Project description:The new drugs delamanid and bedaquiline are increasingly used to treat multidrug-resistant (MDR-) and extensively drug-resistant tuberculosis (XDR-TB). As evidence is lacking, the World Health Organization recommends their use under specific conditions in adults, delamanid only being recommended in children ?6 years of age. No systematic review has yet evaluated the efficacy, safety and tolerability of the new drugs in children.
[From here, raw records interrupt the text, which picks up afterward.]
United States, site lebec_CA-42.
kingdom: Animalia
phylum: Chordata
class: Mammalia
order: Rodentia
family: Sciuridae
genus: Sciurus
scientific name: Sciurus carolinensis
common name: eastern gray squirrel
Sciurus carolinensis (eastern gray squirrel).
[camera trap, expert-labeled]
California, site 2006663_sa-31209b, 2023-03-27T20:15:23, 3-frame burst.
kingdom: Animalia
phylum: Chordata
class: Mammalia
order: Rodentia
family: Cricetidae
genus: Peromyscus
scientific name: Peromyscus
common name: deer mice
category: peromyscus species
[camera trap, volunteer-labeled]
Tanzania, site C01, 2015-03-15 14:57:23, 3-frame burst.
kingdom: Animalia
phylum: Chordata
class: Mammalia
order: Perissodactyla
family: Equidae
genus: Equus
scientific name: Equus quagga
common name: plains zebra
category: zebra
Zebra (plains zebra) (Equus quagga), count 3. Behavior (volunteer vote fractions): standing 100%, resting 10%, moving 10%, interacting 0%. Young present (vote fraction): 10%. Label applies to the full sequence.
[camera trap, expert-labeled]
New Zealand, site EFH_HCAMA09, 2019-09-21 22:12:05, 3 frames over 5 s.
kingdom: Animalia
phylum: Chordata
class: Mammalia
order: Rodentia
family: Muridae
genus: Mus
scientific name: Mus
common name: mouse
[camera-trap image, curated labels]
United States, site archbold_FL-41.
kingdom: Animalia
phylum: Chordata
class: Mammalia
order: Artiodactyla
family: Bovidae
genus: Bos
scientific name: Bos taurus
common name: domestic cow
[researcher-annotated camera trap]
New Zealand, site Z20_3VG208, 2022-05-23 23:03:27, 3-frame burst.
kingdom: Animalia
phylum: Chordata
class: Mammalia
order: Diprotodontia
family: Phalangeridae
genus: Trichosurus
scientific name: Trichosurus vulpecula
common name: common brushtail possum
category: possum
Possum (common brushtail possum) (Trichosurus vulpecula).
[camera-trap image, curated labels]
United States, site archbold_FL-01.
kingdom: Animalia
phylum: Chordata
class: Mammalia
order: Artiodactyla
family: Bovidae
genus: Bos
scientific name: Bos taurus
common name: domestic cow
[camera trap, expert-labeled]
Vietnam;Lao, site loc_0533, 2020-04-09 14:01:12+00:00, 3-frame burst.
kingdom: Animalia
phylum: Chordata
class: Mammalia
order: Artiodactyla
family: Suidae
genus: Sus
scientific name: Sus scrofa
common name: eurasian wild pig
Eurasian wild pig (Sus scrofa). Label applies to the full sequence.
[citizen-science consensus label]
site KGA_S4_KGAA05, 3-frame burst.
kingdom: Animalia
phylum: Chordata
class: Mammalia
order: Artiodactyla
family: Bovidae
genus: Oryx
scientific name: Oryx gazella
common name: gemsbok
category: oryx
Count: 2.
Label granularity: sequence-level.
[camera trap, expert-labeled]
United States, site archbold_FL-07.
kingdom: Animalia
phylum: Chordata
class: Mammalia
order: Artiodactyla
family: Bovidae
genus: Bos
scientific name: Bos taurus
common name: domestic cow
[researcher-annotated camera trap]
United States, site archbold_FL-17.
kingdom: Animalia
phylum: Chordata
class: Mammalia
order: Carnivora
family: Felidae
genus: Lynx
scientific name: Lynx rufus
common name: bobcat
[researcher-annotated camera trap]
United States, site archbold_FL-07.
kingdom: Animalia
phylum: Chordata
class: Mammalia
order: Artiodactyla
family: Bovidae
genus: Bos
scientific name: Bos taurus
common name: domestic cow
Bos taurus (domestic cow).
A search of peer-reviewed, scientific evidence was performed, to evaluate the efficacy/effectiveness, safety, and tolerability of delamanid or bedaquiline-containing regimens in children with confirmed M/XDR-TB. We used PubMed and Embase to identify any relevant manuscripts in English until 31 December 2016, excluding editorials and reviews. Three out of 96 manuscripts retrieved satisfied the inclusion criteria, while 93 were excluded because dealing exclusively with adults (12: 4 on delamanid and 8 on bedaquiline), being recommendations or guidelines (8 manuscripts), reviews (17 papers) or other studies (56 papers). One of the studies retrieved reported evidence on 19 M/XDR-TB children, 16 of them treated under compassionate use with delamanid (13 achieving consistent bacteriological conversion) and 3 candidates for the drug. Two studies reported details on the first paediatric case treated (and cured) with a delamanid-containing regimen. Eight trials including children were also retrieved (clinicaltrials.gov). Although the methodology used in the study was rigorous, the results are limited by the paucity of the studies available in the literature on the use of new anti-TB drugs in children. In conclusion, more evidence is needed on the use of delamanid and bedaquiline in paediatric patients.